WhatsApp is not HIPAA compliant and cannot be used for sending individually identifiable health information except in emergency situations, when an individual authorizes a disclosure via a non-compliant communications channel, or when a patient requests confidential communications via WhatsApp.
WhatsApp is not HIPAA compliant because it lacks the capabilities that would enable HIPAA covered entities to comply with the Administrative, Physical, and Technical Safeguards of the Security Rule. There are no software integrations that can make WhatsApp HIPAA compliant, and the owners of WhatsApp – Meta – will not enter into Business Associate Agreements.
In many cases, these compliance shortcomings have been sufficient for HIPAA covered entities to dismiss WhatsApp as a communication option. However, there are circumstances in which it is possible for healthcare providers to use WhatsApp for healthcare despite its lack of capabilities to support HIPAA compliance. Examples of these circumstances include:
- When healthcare providers communicate with each other without disclosing individually identifiable health information.
- When an event compromises systems that contain Protected Health Information (PHI) and an option to safely transmit PHI is WhatsApp.
- When the Department of Health and Human Services issues a Notice of Enforcement Discretion for WhatsApp during a natural disaster.
- When an individual authorizes a disclosure of PHI to a third party via a non-compliant communications channel such as WhatsApp.
- When a patient requests confidential communications with a healthcare provider via WhatsApp as allowed by 164.522(b) of HIPAA.
Are Patient Communications via WhatsApp HIPAA Compliant?
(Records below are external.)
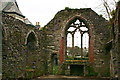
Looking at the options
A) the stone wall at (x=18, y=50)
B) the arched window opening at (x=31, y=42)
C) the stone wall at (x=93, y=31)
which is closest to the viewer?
the stone wall at (x=18, y=50)

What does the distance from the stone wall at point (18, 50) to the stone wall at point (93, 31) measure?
1.82 m

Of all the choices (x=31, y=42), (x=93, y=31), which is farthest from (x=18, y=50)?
(x=93, y=31)

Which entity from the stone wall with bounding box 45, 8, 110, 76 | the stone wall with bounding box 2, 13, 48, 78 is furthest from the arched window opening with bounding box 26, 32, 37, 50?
the stone wall with bounding box 45, 8, 110, 76

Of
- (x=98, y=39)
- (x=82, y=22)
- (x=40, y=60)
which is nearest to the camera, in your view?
(x=40, y=60)

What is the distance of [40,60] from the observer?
14172 mm

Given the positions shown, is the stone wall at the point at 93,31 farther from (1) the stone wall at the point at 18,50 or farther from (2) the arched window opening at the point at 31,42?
(2) the arched window opening at the point at 31,42

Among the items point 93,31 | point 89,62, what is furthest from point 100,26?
point 89,62

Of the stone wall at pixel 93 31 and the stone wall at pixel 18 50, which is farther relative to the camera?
the stone wall at pixel 93 31

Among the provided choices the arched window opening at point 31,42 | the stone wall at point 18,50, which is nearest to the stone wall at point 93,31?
the stone wall at point 18,50

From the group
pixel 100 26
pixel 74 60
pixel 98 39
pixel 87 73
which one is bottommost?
pixel 87 73

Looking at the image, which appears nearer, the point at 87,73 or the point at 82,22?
the point at 87,73

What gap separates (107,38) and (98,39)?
68 centimetres

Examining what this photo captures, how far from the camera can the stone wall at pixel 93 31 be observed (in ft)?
48.7

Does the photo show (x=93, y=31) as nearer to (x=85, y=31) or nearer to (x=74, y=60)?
(x=85, y=31)
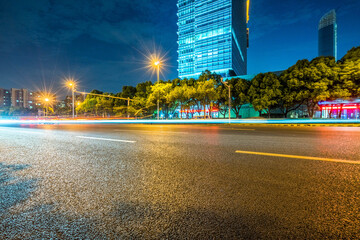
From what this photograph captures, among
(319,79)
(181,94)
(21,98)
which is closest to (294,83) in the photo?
(319,79)

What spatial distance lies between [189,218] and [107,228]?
0.76m

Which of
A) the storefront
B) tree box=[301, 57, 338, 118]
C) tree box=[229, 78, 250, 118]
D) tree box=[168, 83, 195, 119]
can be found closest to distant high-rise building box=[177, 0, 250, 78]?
tree box=[229, 78, 250, 118]

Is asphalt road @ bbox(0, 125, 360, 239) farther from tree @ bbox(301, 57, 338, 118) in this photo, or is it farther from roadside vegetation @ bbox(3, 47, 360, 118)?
tree @ bbox(301, 57, 338, 118)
The last of these examples is interesting because, under §164.522(b) of HIPAA, healthcare providers are “required” to accommodate reasonable requests – even when the request includes the communication of PHI over a non-compliant communications channel. In such cases, although WhatsApp is not HIPAA compliant, the use of WhatsApp is compliant.
Previous HHS guidance relating to communicating with patients via unsecure email requires healthcare providers to apply reasonable safeguards when accommodating patient requests. In the context of making patient communications via WhatsApp HIPAA compliant, safeguards should include applying access controls to the provider’s WhatsApp account and limiting disclosures of PHI to the minimum necessary to achieve the purpose of the disclosure.
It is also advisable to implement procedures for exporting PHI collected from a patient in a WhatsApp message to a compliant storage solution prior to deleting the message. It is also recommended to use the disappearing messagesfunction for outgoing messages and prevent media from being copied by anybody other than the recipient of the WhatsApp message.
One final consideration to take into account is that, when HHS issued its guidance in 2008, it was prior to many states passing their own data privacy regulations. The guidance at the time suggested that, if a patient contacts a healthcare provider by WhatsApp, it is safe for the healthcare provider to assume that WhatsApp messages are acceptable to the patient. However, many new state data privacy regulations now require a patient to affirmatively opt-in before healthcare providers can make this assumption.
HIPAA covered entities unsure about when it is permissible to use WhatsApp for healthcare activities, or what safeguards should be implemented to make patient communications via WhatsApp HIPAA compliant, are advised to seek help from a HIPAA compliance professional.